DATA FOR THE TASK:
* * * *

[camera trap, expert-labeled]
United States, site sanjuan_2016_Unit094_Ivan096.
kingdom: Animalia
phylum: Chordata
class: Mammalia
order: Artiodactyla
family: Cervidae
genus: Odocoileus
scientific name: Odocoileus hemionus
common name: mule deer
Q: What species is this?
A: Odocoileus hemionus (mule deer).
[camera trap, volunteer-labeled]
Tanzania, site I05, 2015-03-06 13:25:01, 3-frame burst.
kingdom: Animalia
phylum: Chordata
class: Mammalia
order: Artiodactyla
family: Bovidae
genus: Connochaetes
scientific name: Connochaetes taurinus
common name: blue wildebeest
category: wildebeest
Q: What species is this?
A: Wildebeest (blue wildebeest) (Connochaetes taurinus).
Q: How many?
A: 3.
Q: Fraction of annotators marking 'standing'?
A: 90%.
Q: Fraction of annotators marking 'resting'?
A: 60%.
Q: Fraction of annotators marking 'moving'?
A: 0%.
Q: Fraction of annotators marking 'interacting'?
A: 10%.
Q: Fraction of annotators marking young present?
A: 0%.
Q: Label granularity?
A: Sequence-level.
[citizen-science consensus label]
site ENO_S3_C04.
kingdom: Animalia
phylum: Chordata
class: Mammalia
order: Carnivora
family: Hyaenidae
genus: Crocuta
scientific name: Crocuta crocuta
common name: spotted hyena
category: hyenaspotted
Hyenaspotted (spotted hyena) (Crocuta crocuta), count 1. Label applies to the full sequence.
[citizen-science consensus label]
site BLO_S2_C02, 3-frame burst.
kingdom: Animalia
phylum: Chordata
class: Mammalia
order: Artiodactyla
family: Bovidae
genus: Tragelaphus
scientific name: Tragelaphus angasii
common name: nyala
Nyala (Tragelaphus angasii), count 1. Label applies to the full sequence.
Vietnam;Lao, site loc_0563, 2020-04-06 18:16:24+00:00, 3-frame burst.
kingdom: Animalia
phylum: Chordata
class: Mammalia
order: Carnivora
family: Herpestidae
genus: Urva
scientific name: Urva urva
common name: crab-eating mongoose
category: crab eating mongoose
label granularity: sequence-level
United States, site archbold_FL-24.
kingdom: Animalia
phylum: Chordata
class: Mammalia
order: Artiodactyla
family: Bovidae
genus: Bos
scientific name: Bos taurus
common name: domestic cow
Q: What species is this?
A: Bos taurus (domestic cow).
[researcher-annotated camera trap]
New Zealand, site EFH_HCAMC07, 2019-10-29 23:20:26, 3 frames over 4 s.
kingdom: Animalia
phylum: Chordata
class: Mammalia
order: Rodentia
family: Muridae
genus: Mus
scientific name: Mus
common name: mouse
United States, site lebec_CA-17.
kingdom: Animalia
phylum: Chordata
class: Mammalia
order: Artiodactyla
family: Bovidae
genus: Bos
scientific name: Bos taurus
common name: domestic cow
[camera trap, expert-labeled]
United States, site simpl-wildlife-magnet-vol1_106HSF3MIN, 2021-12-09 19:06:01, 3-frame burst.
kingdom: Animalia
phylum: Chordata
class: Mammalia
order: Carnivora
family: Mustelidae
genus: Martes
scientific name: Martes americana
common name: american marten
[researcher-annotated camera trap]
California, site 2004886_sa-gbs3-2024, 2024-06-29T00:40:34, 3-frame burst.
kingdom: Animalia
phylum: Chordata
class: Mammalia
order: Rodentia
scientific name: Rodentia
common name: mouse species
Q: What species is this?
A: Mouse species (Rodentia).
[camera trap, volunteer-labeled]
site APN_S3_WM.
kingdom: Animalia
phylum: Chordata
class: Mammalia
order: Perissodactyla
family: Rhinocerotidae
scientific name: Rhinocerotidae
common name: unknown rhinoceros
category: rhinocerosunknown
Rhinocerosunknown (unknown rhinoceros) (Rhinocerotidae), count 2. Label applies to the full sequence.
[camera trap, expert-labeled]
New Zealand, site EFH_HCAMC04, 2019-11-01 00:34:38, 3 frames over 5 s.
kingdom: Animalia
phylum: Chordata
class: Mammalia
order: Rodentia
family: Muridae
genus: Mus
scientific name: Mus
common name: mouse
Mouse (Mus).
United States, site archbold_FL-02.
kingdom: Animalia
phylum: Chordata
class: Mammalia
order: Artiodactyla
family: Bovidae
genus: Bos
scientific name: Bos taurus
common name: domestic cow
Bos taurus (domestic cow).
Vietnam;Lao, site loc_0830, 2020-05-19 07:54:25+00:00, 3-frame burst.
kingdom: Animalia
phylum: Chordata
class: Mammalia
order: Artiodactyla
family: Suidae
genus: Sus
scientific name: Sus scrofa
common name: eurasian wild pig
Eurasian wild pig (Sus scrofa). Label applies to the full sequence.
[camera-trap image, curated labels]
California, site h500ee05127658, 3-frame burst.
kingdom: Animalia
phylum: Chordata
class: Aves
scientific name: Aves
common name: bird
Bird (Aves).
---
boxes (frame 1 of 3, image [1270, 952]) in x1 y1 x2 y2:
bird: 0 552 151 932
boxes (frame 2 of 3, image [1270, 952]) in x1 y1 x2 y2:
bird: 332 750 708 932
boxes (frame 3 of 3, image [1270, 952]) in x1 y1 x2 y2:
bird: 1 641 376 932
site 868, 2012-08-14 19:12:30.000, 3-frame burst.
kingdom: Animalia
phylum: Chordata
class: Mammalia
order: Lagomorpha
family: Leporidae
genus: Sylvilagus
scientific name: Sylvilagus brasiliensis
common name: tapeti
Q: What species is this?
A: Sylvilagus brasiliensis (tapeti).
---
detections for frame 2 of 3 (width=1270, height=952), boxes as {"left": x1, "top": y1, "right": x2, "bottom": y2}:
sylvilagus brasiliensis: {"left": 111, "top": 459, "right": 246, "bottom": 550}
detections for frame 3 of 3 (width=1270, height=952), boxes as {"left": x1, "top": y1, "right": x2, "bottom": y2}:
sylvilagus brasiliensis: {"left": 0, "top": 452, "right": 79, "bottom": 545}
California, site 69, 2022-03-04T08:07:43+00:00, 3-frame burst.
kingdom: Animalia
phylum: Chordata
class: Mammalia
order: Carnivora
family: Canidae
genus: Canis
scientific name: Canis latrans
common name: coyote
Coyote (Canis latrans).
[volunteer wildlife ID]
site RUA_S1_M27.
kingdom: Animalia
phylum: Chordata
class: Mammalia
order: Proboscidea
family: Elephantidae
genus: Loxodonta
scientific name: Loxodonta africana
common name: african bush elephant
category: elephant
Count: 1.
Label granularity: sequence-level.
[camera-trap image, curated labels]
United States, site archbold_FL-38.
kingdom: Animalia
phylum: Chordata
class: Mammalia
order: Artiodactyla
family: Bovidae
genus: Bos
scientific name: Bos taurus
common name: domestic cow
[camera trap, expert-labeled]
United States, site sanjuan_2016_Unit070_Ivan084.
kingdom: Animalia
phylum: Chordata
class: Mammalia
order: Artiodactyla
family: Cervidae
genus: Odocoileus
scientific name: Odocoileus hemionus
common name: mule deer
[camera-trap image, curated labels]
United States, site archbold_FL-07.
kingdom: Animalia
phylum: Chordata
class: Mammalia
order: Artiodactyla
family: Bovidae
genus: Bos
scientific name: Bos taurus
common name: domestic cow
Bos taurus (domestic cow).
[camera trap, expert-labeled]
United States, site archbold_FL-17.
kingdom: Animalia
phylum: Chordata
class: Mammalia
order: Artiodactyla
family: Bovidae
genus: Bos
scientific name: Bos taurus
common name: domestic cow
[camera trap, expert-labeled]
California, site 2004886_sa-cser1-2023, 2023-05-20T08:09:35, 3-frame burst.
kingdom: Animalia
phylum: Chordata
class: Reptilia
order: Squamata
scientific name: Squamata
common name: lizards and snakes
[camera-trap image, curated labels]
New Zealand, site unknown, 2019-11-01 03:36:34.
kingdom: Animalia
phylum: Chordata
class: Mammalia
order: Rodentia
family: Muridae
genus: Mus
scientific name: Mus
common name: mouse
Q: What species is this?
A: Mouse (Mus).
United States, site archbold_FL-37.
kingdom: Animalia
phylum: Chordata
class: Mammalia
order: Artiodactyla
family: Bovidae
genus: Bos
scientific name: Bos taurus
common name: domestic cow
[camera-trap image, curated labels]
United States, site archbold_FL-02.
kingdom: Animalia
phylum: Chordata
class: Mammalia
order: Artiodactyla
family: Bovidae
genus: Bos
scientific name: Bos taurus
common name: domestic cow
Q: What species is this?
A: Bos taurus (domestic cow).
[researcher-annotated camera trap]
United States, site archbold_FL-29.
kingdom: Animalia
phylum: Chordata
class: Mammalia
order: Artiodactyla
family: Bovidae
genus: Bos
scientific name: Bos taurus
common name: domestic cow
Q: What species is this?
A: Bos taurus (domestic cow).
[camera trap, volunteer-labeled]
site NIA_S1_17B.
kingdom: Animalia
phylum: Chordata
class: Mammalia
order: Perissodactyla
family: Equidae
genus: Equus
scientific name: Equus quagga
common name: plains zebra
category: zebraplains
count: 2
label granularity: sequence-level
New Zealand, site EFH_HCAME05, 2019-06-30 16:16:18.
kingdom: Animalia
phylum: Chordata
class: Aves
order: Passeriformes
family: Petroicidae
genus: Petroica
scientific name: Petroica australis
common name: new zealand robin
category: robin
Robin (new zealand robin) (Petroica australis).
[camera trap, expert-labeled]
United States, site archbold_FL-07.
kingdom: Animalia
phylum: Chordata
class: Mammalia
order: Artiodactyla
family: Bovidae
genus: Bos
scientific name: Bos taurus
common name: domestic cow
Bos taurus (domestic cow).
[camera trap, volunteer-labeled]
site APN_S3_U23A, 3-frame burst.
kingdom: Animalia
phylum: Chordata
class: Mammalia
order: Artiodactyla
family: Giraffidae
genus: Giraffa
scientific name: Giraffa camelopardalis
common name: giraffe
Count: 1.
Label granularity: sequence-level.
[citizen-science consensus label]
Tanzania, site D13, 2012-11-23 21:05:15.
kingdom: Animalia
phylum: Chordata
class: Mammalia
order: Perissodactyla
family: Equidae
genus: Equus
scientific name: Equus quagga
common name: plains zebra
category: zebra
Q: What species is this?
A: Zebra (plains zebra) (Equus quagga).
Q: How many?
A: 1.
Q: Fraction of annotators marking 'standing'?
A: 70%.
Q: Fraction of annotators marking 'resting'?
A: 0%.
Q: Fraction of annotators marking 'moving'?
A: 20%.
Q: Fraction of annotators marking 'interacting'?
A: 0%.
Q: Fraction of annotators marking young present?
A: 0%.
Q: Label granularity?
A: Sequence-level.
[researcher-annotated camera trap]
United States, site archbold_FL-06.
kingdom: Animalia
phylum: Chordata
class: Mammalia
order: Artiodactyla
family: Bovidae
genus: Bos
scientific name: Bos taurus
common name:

* * * *

Look through the data above. Copy every line with the string "Tanzania" in it.

Tanzania, site I05, 2015-03-06 13:25:01, 3-frame burst.
Tanzania, site D13, 2012-11-23 21:05:15.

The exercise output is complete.